--- What needs to be done ---
Find the line with "筋トレによる顔の変化を実感する方法" in the records below. Copy it and every line after it, up to and including the line with "Blu Ray + Dvd + Bonus Cars 3".
.....
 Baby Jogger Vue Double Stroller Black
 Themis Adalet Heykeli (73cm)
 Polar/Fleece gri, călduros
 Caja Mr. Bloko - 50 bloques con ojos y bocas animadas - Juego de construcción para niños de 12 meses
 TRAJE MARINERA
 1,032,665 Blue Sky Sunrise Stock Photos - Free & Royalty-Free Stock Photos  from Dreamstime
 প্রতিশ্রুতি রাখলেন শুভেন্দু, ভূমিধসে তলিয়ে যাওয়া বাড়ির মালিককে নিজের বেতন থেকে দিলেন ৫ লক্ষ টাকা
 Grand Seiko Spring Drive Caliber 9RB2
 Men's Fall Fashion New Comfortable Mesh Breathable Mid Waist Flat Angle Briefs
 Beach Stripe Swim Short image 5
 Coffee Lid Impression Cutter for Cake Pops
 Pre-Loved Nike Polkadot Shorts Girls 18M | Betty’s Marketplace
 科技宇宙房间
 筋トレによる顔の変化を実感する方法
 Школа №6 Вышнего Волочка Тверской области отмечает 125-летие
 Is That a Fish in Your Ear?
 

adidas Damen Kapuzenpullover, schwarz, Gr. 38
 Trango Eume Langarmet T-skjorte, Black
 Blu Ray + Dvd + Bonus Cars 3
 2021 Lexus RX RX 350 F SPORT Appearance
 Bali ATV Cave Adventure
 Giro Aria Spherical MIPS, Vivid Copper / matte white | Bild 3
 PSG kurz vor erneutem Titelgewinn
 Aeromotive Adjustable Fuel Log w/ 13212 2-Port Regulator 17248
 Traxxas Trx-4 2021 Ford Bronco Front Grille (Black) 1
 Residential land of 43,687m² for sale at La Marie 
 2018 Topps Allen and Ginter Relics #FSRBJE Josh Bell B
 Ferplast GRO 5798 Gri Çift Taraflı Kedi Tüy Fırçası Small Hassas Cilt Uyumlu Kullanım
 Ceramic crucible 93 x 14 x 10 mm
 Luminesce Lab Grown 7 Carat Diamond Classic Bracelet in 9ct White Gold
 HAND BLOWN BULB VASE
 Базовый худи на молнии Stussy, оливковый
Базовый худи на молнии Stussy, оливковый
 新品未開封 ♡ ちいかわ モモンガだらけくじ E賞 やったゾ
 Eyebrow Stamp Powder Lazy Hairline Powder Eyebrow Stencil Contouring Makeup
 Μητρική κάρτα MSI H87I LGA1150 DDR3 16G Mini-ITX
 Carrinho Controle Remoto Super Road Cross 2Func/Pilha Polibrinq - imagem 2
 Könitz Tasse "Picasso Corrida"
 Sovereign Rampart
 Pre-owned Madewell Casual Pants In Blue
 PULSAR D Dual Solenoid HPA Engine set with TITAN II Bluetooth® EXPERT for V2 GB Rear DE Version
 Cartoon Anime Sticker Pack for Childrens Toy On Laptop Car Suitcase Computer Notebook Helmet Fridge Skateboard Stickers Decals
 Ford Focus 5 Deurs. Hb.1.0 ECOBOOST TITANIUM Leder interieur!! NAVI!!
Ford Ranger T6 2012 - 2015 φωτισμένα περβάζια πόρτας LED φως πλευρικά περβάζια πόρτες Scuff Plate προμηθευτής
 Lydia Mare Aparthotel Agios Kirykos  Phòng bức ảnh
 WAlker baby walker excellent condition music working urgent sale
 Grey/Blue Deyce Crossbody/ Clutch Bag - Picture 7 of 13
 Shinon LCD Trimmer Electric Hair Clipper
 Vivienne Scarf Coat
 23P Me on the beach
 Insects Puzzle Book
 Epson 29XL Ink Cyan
.....
--- Your solution ---
 筋トレによる顔の変化を実感する方法
 Школа №6 Вышнего Волочка Тверской области отмечает 125-летие
 Is That a Fish in Your Ear?
 

adidas Damen Kapuzenpullover, schwarz, Gr. 38
 Trango Eume Langarmet T-skjorte, Black
 Blu Ray + Dvd + Bonus Cars 3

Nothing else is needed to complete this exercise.